Diagnostic des 12 ans du régime de Macky
Critiquant le bilan du chef de l’Etat, Me Guèye estime que le Président Sall a «occulté l’indice de perception de la bonne gouvernance, de la démocratie et des droits humains», lors de son discours à la Nation du 31 décembre dernier. Lequel indice de perception, selon lui, est «un baromètre non négligeable d’appréciation de l’action gouvernementale».
«Je prends comme repère le discours du président de la République le 31 décembre 2023. Il a énuméré beaucoup de réalisations en termes d’infrastructures, sur l’énergie, la construction d’hôpitaux. Pour résumer, c’est un bilan strictement matériel. Il y a de bonnes choses sur ce plan et il faut être objectif. Il y a des améliorations notables sur les infrastructures, l’énergie et dans la construction d’hôpitaux», souligne Me Mame Adama Guèye.
«Le fait qu’une infrastructure existe, ce n’est pas suffisant, parce que les modalités de réalisation aussi doivent être diagnostiquées. Donc, si on s’arrête à la réalisation, on fausse le débat, parce qu’on doit aller au-delà pour voir l’efficience : est-ce que cela a été fait dans les meilleures conditions et au meilleur coût ? Ce que je veux dire, c’est que dans le bilan qui a été dressé par le Président Macky Sall, lui-même, il ne fait référence qu’à un legs matériel. Aucune référence à un legs immatériel», souligne-t-il. «Il avait beaucoup de volonté d’améliorer la bonne gouvernance, mais, à l’arrivée, il n’en a rien été», fait remarquer l’avocat.
«Aucune référence à la démocratie, à la bonne gouvernance, aux droits humains. C’est très parlant.
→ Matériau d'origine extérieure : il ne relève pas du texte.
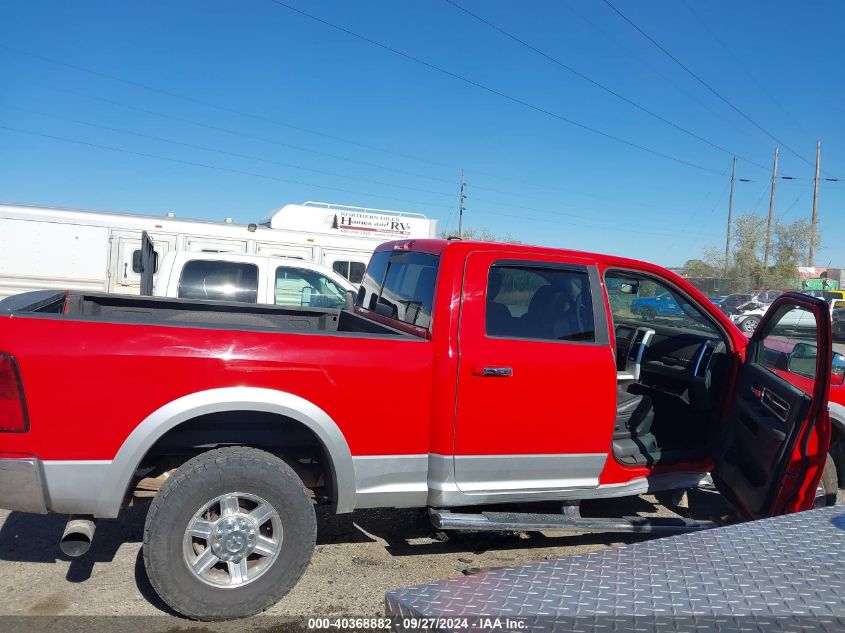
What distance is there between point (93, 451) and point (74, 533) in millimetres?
429

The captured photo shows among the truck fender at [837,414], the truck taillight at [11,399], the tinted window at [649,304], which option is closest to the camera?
the truck taillight at [11,399]

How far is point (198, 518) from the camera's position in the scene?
3.24 meters

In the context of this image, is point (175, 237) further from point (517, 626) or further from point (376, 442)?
point (517, 626)

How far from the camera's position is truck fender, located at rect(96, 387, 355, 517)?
10.3 feet

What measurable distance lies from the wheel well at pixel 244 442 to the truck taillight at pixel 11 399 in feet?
2.21

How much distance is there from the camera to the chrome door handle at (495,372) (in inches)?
144

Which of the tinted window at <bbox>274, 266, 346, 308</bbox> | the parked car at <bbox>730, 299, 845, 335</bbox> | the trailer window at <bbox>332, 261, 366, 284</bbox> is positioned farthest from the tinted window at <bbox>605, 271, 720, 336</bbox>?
the parked car at <bbox>730, 299, 845, 335</bbox>

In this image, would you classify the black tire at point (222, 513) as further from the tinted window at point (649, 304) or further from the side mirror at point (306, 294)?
the side mirror at point (306, 294)

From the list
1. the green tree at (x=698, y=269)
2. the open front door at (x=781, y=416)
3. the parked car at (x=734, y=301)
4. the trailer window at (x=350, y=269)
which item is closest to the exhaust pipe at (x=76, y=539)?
the open front door at (x=781, y=416)

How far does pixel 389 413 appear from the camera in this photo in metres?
3.52

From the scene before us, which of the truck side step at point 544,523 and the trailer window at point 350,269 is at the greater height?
the trailer window at point 350,269

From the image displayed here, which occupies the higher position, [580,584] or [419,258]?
[419,258]

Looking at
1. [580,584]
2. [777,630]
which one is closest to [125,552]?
[580,584]

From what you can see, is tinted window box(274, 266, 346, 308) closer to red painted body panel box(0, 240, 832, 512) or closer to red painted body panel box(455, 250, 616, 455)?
red painted body panel box(0, 240, 832, 512)
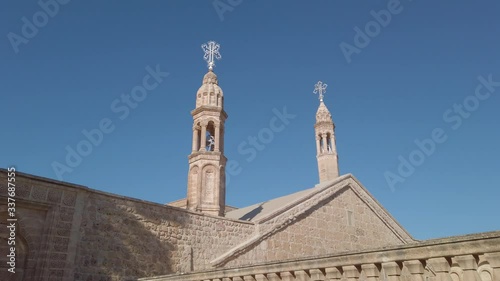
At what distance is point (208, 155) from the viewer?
15.6 metres

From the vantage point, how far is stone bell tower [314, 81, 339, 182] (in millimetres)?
25156

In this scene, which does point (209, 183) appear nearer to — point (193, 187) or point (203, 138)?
point (193, 187)

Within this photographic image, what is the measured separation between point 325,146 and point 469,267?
75.4 feet

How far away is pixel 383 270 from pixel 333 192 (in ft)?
43.8

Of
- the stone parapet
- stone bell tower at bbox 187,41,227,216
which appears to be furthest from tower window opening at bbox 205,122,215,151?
the stone parapet

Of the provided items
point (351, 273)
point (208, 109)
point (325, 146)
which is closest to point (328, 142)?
point (325, 146)

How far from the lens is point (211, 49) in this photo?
1847 centimetres

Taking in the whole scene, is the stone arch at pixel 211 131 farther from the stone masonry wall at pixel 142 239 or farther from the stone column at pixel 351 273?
the stone column at pixel 351 273

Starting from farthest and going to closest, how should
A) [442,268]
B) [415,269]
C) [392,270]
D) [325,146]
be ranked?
1. [325,146]
2. [392,270]
3. [415,269]
4. [442,268]

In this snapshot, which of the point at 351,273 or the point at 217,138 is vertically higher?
the point at 217,138

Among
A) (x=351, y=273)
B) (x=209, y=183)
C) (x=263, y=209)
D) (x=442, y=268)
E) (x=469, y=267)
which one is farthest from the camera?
(x=263, y=209)

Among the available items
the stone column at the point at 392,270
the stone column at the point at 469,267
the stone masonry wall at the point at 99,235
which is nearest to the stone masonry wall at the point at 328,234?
the stone masonry wall at the point at 99,235

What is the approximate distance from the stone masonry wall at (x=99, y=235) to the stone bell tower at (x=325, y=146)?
1432 cm

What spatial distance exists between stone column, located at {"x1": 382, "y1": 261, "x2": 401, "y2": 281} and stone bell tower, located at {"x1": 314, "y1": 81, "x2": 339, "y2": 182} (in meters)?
21.3
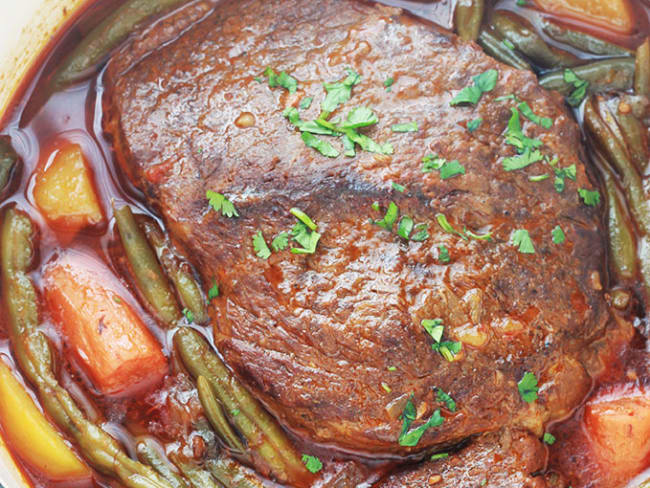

C’est un révélateur», fulmine l’avocat. Cela prouve, à l’en croire, que «cette gouvernance de Macky Sall, pendant 12 ans, n’a pas permis de maintenir les acquis sur certaines questions, notamment les droits de l’Homme, la bonne gouvernance… La gouvernance ne s’est pas améliorée, la lutte contre la corruption non plus», mentionne Me Guèye.
Le cofondateur du Forum civil dira, en outre : «la gouvernance institutionnelle, les droits humains, les libertés. Et de ce point de vue, il faut le constater pour le déplorer, la gouvernance de Macky Sall présente un bilan très négatif», argue-t-il. Et l’avocat d’affaires de citer «le nombre important de personnes emprisonnées pour des délits d’opinion» dont «Aliou Sané, coordonnateur de Y’en a marre. Même si le chef de l’Etat et son gouvernement s’échinent à le nier». Selon lui, «les faits parlent d’eux-mêmes».